After a series of events including a shift in FDA policy that put Auris’s robotically assisted surgical device (RASD) product on a longer regulatory approval timeline, J&J signaled that it didn’t believe the earnout was payable by announcing that it had released its reserves for the earnout payment. That action prompted the plaintiff filed to file its lawsuit. The plaintiff threw the kitchen sink at the defendants in terms of claims, and the defendants filed a motion to dismiss. The Vice Chancellor dismissed some of them, but she found that the plaintiff had sufficiently pled, among other claims, common law fraud & breach of the implied covenant of good faith and fair dealing. 

The plaintiff based its fraud claim on allegations that J&J and Ethicon committed fraud by making false extra-contractual representations and withholding material facts during the negotiation process. The defendants responded by pointing to the merger agreement’s exclusive remedy provision, which said that the indemnification provisions were the exclusive remedy for any action associated with the transactions contemplated by the agreement. The only fraud claims that the merger agreement carved out of the exclusive remedy provision were those relating to “making the representations and warranties in this Agreement.” Since that carveout didn’t extend to extra-contractual fraud claims, they were effectively barred.
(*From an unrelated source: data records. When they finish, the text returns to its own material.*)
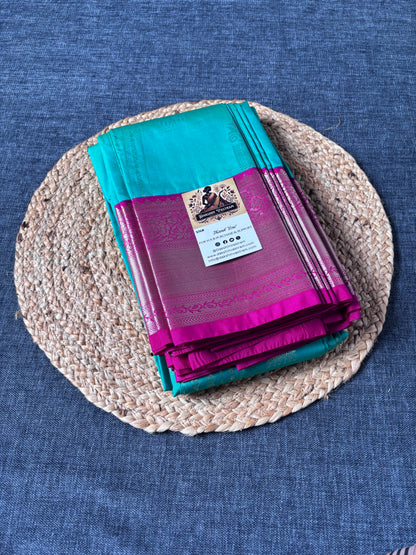 Semi Kanjeevaram silk saree in full drape – authentic handloom Indian saree at best value, UK delivery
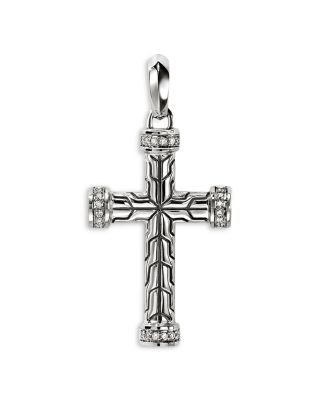 Sterling Silver JH Essential Diamond Cross Pendant, 0.09 tcw
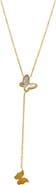 Adornia 14K Yellow Gold Plated Butterfly Lariat Pendant Necklace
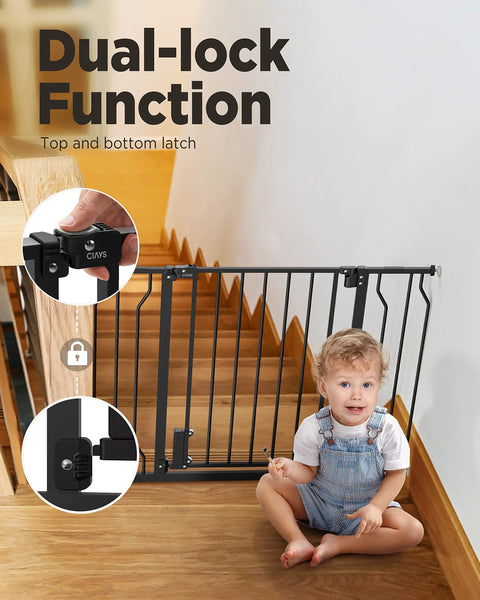 Child sitting by adjustable baby gate with dual-lock feature, 29.5 to 41.3 inches, 30-inch tall metal safety gate for stairs and doorways.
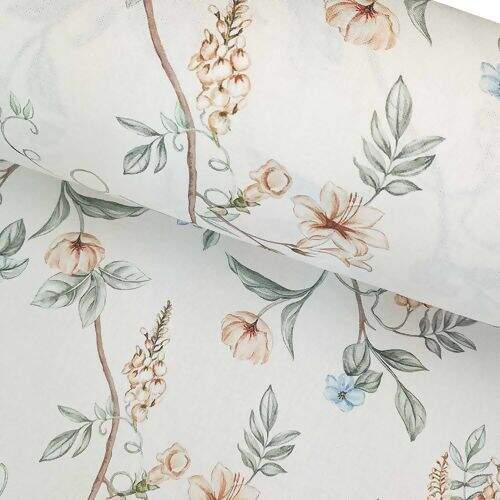 Tecido de Decoração Havana Estampa Digital com Proteção (Meio Metro) - 6325D Ramos de Flores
Relying heavy on the Abry Partners decision, Vice Chancellor Will rejected the defendants’ arguments. She held that the language of the exclusive remedy provision was not equivalent to the clear non-reliance language required by Abry Partners:

Unlike the parties in Abry Partners, Auris did not disclaim reliance on extra-contractual statements anywhere in the Merger Agreement. Indeed, the fact that Ethicon expressly disclaimed reliance but Auris did not suggests that Auris was permitted to rely on the defendants’ assurances. The exclusive remedy provision therefore cannot, by itself, eliminate Fortis’s fraud claims.

To find otherwise would ignore the delicate balance that Delaware courts have struck between supporting freedom of contract and condemning fraud. If the defendants intentionally misrepresented a fact that induced Auris to enter into the Merger Agreement, and Auris did not explicitly disclaim reliance on extra-contractual representations, it cannot be barred from recovering for that purported fraud.

Vice Chancellor Will also refused to dismiss the plaintiff’s implied covenant claims, which were premised on Ethicon and J&J’s covenant to use commercially reasonable efforts to obtain FDA approval of its RASD product under the agency’s then existing policy.  The plaintiff contended that since neither party contemplated the possibility of a change in that policy, the implied covenant of good faith and fair dealing should apply. The Vice Chancellor agreed:

The implied covenant comes into play in precisely this scenario, where “the parties simply failed to foresee the need for the term and, therefore, never considered to include it.” Fortis alleges that the FDA had routinely cleared RASDs through the 510(k) pathway for decades and that the parties to the Merger Agreement believed the FDA would clear iPlatform through the 510(k) pathway.

Fortis also asserts that the FDA indicated to Auris in late 2018 that the 510(k) pathway would be appropriate for iPlatform. The implied covenant is well situated to address such “unanticipated developments” as a means to assess what the parties would have agreed to had they known about the FDA’s policy change when they executed the Merger Agreement.

This blog is already pretty lengthy, so in closing I’ll just point out that the Vice Chancellor also upheld several other interesting claims asserted by the plaintiff, including recission based on mutual mistake, unjust enrichment, and specific performance. The discussion of those claims begins on p. 41 of her opinion, and I’m sure will be touched on by law firm memos in the coming weeks.